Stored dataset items
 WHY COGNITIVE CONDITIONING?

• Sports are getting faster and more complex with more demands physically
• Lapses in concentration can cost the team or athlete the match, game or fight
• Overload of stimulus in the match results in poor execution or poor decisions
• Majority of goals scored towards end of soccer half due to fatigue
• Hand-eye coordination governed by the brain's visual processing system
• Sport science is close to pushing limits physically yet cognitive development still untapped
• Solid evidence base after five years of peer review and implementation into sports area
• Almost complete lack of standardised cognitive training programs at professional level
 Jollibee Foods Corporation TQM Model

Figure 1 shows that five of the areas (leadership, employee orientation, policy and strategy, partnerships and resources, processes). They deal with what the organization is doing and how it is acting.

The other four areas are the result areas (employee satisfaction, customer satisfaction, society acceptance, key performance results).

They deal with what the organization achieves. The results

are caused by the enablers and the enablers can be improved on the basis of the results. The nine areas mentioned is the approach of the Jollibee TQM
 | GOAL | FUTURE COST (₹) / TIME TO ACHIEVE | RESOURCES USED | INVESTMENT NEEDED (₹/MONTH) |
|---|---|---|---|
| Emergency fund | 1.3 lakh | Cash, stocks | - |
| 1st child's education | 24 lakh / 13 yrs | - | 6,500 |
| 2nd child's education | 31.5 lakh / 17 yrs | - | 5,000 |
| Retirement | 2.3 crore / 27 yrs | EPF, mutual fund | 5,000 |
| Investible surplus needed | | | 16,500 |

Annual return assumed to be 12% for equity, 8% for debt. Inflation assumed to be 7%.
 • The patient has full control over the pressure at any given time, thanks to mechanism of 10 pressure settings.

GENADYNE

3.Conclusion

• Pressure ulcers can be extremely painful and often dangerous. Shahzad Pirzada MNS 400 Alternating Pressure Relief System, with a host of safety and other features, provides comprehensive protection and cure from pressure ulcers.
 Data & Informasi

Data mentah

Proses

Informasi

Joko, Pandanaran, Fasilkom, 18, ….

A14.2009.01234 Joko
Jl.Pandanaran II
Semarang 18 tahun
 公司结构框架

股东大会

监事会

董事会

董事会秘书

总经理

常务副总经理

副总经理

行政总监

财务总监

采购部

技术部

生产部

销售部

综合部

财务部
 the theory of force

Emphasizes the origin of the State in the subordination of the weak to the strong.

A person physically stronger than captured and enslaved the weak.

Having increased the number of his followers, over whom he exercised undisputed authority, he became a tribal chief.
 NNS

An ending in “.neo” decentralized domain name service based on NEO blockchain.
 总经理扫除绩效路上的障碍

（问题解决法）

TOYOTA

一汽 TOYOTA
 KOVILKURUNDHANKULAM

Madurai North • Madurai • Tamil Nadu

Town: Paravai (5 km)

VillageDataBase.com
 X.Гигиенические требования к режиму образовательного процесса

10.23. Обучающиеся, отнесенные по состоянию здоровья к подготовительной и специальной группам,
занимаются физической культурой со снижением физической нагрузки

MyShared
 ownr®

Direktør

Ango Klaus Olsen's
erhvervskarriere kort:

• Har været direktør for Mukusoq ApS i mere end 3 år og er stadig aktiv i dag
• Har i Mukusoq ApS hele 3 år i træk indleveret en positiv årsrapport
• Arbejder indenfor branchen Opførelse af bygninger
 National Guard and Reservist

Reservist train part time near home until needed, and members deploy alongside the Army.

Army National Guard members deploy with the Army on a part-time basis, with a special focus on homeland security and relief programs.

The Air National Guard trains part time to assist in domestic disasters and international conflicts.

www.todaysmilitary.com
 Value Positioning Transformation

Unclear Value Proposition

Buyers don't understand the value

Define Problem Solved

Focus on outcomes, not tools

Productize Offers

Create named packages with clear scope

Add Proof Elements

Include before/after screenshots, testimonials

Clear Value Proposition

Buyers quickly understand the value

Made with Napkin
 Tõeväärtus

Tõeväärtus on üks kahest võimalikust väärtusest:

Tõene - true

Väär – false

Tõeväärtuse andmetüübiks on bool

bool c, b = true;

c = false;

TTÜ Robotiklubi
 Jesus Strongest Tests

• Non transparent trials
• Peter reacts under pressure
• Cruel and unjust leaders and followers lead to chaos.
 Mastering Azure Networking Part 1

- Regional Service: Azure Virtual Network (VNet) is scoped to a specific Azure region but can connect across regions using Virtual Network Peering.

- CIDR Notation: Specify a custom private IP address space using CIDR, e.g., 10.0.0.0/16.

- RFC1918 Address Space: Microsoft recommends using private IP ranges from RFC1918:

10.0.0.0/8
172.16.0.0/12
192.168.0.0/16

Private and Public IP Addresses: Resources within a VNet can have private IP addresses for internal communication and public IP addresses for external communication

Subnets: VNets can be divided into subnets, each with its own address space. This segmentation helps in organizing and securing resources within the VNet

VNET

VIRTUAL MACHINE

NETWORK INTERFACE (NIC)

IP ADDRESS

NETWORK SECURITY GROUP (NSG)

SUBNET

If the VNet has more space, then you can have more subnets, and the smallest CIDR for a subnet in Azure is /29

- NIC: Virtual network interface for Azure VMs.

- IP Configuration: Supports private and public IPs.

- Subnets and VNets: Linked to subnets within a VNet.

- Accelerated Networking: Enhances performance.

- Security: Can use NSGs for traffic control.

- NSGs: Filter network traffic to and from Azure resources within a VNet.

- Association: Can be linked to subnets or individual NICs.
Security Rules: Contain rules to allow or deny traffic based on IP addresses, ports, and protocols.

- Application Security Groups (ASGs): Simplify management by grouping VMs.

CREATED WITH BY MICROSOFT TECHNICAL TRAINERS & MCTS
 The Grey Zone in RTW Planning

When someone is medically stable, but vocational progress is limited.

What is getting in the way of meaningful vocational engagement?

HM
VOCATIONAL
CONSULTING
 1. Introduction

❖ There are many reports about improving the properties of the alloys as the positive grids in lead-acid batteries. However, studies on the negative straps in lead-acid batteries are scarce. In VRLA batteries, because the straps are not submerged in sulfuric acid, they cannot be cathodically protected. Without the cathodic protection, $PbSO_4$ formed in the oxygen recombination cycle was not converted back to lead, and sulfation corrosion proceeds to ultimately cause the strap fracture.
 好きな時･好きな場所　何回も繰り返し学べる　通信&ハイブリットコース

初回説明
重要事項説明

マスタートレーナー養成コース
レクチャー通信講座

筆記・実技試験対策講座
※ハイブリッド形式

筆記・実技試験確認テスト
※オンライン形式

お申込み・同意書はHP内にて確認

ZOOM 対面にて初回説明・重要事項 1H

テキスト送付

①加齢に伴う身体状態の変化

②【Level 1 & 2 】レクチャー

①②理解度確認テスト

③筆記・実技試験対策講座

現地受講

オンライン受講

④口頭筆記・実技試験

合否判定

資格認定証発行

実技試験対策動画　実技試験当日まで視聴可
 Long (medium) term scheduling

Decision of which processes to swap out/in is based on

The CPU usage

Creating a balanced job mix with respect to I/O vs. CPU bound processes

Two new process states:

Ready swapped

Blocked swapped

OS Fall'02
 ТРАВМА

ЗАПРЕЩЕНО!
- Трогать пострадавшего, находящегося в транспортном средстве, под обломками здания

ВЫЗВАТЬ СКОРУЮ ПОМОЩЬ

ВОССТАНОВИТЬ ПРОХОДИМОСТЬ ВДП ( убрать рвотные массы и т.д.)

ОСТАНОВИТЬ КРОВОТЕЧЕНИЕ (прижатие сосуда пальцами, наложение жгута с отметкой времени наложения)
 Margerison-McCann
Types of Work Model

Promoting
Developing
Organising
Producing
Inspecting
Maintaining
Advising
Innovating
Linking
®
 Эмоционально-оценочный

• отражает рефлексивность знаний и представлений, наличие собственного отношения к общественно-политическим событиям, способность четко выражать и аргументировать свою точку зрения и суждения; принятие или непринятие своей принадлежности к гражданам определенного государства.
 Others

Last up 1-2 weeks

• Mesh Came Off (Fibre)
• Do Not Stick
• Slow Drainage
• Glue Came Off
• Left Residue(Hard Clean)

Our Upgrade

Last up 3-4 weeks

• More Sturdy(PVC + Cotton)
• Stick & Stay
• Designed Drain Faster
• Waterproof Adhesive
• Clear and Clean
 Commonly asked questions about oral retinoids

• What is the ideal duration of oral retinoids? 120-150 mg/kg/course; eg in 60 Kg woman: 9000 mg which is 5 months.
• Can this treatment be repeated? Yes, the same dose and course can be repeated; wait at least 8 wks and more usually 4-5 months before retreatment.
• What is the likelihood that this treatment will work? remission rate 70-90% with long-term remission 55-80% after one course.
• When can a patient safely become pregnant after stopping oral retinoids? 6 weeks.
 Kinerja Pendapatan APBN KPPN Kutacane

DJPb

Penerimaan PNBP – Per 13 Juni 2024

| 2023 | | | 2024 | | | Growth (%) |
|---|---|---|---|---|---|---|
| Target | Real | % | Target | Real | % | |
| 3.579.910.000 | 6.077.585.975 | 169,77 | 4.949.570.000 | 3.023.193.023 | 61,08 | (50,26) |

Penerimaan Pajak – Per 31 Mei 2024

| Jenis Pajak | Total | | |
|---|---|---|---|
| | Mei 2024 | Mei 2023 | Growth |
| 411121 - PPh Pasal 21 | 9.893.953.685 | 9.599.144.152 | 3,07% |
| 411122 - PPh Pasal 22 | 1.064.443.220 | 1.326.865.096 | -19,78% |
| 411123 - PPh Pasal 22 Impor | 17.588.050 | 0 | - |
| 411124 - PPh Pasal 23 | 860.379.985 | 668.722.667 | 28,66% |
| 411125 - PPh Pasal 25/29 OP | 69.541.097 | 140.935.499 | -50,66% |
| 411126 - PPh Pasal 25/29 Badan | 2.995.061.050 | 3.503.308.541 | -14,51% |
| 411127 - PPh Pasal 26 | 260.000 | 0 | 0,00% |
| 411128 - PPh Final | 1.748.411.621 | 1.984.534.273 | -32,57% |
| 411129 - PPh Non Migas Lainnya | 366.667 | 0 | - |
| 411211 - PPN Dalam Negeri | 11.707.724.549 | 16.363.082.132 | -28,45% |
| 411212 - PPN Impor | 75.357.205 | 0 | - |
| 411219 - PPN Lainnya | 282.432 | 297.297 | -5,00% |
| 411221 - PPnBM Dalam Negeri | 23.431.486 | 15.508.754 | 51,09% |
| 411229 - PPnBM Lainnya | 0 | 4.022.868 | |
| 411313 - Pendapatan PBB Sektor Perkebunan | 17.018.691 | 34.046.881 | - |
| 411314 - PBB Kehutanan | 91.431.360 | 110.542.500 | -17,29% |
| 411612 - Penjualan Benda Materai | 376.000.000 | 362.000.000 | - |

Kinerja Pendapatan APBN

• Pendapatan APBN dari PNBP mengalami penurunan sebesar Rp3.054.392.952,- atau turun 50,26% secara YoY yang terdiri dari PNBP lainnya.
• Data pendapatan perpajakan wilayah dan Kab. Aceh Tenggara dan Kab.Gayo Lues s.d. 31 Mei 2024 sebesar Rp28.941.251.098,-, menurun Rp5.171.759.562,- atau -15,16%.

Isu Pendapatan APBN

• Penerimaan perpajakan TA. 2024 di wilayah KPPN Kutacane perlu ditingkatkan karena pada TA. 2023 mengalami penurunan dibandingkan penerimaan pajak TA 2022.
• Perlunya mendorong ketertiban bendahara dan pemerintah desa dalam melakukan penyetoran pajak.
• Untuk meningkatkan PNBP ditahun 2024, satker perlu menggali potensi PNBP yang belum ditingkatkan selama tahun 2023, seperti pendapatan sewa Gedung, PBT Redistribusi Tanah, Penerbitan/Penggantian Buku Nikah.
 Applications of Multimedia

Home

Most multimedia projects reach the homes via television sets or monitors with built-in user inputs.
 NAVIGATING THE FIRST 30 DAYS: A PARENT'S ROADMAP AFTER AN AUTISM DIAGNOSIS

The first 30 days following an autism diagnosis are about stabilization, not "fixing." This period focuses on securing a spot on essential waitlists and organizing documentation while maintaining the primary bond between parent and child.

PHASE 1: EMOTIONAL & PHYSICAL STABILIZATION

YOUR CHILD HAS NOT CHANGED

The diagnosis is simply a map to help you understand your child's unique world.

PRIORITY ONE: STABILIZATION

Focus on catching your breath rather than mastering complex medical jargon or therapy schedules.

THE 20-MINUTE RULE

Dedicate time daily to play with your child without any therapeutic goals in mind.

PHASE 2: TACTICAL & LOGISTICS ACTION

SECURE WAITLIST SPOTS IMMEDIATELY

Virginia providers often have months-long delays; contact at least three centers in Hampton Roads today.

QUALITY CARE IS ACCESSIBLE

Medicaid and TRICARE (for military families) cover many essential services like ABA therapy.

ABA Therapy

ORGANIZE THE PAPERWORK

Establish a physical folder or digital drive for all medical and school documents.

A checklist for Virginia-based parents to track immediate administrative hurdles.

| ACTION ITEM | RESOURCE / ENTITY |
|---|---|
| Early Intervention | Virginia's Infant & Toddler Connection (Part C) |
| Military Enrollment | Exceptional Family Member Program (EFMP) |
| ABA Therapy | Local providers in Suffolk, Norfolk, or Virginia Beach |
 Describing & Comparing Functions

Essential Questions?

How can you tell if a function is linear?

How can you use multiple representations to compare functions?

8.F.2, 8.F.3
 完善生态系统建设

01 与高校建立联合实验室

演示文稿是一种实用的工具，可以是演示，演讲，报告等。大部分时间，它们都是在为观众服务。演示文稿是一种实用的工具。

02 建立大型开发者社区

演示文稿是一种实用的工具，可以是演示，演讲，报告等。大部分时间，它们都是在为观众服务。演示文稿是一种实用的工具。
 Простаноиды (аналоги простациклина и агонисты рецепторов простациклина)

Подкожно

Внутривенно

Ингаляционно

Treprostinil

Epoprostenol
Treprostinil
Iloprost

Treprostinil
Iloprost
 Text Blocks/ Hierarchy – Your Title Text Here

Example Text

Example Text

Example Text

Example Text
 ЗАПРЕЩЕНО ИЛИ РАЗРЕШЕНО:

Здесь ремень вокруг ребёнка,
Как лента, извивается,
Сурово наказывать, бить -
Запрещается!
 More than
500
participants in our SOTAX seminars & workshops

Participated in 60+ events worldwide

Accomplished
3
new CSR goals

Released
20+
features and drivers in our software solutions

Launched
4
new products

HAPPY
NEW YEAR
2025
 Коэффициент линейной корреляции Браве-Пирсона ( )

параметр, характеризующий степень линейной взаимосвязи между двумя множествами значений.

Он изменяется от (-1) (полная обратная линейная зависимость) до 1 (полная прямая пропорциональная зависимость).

• [AIM OF THE TASK] The expected output is every line of the records in which the string "ditingkatkan" appears.

• [FINISHED TASK]
• Penerimaan perpajakan TA. 2024 di wilayah KPPN Kutacane perlu ditingkatkan karena pada TA. 2023 mengalami penurunan dibandingkan penerimaan pajak TA 2022.
• Untuk meningkatkan PNBP ditahun 2024, satker perlu menggali potensi PNBP yang belum ditingkatkan selama tahun 2023, seperti pendapatan sewa Gedung, PBT Redistribusi Tanah, Penerbitan/Penggantian Buku Nikah.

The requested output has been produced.